長崎港の沖合いにぽっかりと浮かぶ「端島」。現在は本名の端島より、ニックネームの「軍艦島」という呼び名の方が有名かもしれません。
軍艦島は明治23(1890)年頃から本格的な採炭がスタートし、他の炭鉱とともに日本の近代化に貢献しました。しかし、エネルギー源は石炭から電気やガスへと移り、石炭の需要は激減。端島炭鉱は昭和49(1974)年に閉山しました。 無人島となった軍艦島は、関係者の間でこそ郷愁の思いを持って語られる存在でしたが風化が進み、ほとんどの人の記憶からは消え去ろうとしていました。しかし、時代の移り変わりが功を奏し、「軍艦」と呼ばれる島の形、崩落した建物が醸し出す廃墟としての魅力、また、近年謳われる近代化遺産的価値などから現在、国の内外から大きな注目を浴びています。

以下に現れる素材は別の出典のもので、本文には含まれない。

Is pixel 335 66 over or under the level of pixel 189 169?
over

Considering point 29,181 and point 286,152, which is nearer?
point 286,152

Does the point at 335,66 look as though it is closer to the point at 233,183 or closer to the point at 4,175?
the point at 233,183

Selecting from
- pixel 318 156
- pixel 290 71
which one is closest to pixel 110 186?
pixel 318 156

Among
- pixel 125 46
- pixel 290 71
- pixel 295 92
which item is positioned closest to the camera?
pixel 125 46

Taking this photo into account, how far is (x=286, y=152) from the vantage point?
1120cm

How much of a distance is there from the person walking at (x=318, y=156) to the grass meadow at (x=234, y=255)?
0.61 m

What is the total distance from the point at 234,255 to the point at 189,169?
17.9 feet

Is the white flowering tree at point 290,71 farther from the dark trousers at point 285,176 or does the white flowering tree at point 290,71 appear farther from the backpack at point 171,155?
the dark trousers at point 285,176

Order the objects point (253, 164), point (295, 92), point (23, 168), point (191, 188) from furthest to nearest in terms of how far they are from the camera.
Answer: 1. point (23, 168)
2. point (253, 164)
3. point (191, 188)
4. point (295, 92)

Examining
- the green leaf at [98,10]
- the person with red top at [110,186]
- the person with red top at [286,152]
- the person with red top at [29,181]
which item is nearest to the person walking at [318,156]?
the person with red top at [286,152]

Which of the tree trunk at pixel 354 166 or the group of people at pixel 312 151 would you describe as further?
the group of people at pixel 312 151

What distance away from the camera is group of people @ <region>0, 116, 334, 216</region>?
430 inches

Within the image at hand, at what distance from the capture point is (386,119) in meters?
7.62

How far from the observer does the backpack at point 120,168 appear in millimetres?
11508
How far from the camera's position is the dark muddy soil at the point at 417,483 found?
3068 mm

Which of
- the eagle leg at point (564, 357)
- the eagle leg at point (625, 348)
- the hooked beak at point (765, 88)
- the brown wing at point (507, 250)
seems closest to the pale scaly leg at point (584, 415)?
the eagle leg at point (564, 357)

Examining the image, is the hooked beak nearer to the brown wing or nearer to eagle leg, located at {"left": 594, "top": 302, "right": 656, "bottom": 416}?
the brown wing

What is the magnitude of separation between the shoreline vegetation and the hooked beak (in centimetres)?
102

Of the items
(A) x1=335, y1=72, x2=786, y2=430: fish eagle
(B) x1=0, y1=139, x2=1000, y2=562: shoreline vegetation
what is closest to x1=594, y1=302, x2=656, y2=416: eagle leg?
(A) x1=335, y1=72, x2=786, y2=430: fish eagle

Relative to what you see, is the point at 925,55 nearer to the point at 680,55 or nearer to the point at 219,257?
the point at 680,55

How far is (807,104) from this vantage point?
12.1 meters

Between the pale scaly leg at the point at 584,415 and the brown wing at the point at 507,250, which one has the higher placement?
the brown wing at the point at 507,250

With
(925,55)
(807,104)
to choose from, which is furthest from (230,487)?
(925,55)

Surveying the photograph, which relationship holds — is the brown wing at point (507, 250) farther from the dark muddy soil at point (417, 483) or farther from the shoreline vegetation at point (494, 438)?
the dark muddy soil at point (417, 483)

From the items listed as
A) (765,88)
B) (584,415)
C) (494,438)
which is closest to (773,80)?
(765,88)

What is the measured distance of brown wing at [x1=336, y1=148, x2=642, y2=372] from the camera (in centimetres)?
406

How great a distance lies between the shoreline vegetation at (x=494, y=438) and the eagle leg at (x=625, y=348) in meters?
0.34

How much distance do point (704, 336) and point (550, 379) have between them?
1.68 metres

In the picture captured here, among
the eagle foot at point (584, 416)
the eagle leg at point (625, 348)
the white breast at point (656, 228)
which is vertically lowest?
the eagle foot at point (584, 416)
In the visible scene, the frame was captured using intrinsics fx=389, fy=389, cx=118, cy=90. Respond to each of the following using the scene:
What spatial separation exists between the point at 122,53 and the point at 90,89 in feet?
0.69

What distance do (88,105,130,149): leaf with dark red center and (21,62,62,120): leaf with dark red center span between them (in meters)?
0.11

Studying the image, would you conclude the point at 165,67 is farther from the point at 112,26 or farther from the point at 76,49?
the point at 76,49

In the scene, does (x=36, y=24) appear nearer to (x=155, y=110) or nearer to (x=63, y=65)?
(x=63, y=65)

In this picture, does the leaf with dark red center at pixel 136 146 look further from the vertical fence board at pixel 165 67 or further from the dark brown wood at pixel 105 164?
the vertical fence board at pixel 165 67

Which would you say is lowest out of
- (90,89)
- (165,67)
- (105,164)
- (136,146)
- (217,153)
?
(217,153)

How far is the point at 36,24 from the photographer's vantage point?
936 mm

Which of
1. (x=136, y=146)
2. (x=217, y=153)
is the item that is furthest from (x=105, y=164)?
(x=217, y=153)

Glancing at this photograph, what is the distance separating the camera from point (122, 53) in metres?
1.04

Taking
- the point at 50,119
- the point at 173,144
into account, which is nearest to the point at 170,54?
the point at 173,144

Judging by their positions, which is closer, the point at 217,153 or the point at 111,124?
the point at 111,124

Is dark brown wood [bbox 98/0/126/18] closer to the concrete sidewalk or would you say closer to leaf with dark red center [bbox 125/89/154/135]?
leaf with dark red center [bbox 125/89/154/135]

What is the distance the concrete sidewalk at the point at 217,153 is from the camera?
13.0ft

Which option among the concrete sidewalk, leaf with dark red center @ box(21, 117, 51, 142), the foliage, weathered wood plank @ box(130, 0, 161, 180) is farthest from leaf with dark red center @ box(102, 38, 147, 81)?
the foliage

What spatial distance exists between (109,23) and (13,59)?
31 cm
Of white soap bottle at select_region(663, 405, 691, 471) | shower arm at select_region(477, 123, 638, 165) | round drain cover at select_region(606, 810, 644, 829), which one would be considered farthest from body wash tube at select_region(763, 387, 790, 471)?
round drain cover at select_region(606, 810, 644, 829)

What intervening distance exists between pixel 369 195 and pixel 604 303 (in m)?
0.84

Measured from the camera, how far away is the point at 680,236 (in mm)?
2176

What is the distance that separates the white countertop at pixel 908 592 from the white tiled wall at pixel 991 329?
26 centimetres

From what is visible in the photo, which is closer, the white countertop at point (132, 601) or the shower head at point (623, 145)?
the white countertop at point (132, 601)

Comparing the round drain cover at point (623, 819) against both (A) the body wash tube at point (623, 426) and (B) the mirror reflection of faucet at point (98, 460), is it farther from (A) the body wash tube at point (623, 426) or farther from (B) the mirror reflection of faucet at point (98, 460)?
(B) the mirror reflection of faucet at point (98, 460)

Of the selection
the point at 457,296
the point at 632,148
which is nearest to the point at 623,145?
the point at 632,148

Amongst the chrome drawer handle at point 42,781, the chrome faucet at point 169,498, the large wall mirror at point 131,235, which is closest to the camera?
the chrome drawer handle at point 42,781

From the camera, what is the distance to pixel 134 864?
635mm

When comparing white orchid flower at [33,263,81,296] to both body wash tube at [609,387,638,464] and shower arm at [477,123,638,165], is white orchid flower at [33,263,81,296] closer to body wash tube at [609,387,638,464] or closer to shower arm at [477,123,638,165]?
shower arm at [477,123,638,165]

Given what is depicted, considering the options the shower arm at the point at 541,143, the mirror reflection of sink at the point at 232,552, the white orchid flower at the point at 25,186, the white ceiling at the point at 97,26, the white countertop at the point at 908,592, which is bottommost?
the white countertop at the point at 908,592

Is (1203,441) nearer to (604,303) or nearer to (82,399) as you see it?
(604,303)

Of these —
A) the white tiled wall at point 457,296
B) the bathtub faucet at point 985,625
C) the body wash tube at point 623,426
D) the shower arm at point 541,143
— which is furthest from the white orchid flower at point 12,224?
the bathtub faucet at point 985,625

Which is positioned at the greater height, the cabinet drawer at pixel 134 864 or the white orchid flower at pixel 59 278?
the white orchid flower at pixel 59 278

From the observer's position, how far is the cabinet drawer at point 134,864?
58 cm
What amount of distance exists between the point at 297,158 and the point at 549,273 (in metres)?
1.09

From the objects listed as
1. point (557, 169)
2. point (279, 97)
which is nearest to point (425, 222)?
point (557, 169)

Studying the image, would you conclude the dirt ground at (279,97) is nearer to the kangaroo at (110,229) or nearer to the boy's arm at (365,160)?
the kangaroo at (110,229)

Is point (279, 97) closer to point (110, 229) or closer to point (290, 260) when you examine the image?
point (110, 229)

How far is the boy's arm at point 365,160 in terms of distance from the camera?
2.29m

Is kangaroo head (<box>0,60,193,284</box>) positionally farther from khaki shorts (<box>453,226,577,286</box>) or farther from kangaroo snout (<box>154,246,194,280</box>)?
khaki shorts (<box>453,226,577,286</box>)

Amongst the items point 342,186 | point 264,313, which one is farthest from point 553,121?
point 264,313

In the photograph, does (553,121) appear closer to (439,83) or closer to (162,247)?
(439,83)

そんな中、軍艦島ファンや映画ファンから「待ってました!」と声がかかりそうな出来事が起こりました。なんと、イギリスが世界に誇る映画シリーズ、007最新作の中に軍艦島が登場することになったのです。 本作「007 スカイフォール」は、シリーズがスタートして50周年となる記念すべき作品です。その中で軍艦島は、ダニエル・クレイグ扮するジェームズ・ボンドの、敵役が生活する「デッド・シティ」という町として登場します。 当初、撮影スタッフは軍艦島での撮影を希望していたようですが、崩落の危険性があるため島内での撮影を断念。ロンドン郊外にセットを組んで撮影を進行したそうです。完成した 「007 スカイスォール」は現在上映中です。 さて、軍艦島はどのようなタイミングで登場するのでしょうか? 乞うご期待!
軍艦島
長崎港から約19kmに位置する端島の愛称。
現在、五社がクルーズ船の運航を行っている。